---- SOURCE DATA

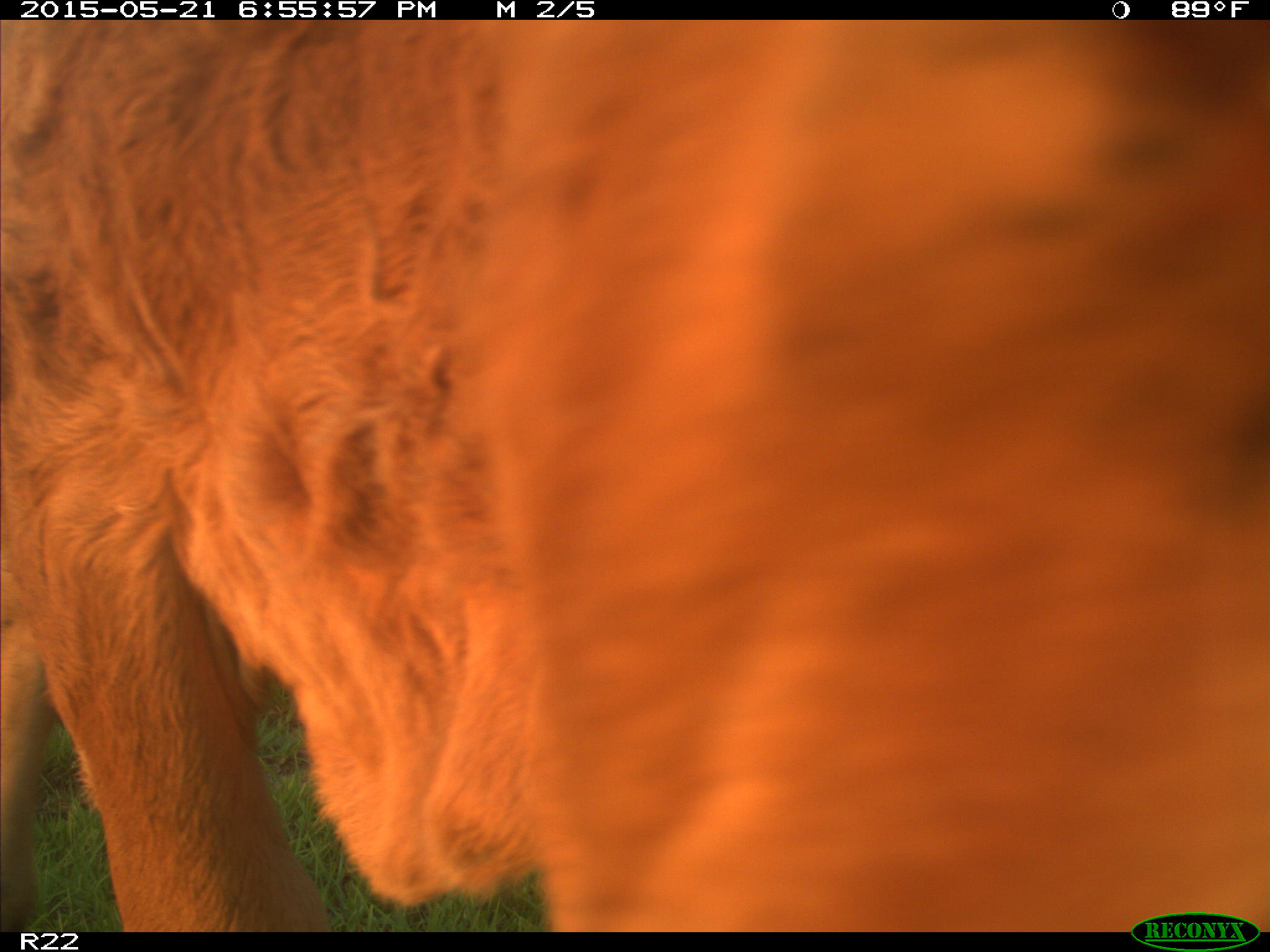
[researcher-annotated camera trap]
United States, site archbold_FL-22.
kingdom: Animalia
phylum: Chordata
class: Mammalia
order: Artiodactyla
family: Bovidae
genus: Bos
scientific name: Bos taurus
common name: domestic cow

--------

◆ EXERCISE DESCRIPTION ◆
Print exactly the line containing "order: Artiodactyla" and every line after it through the end of the records above, and nothing else.

◆ RESPONSE BELOW ◆
order: Artiodactyla
family: Bovidae
genus: Bos
scientific name: Bos taurus
common name: domestic cow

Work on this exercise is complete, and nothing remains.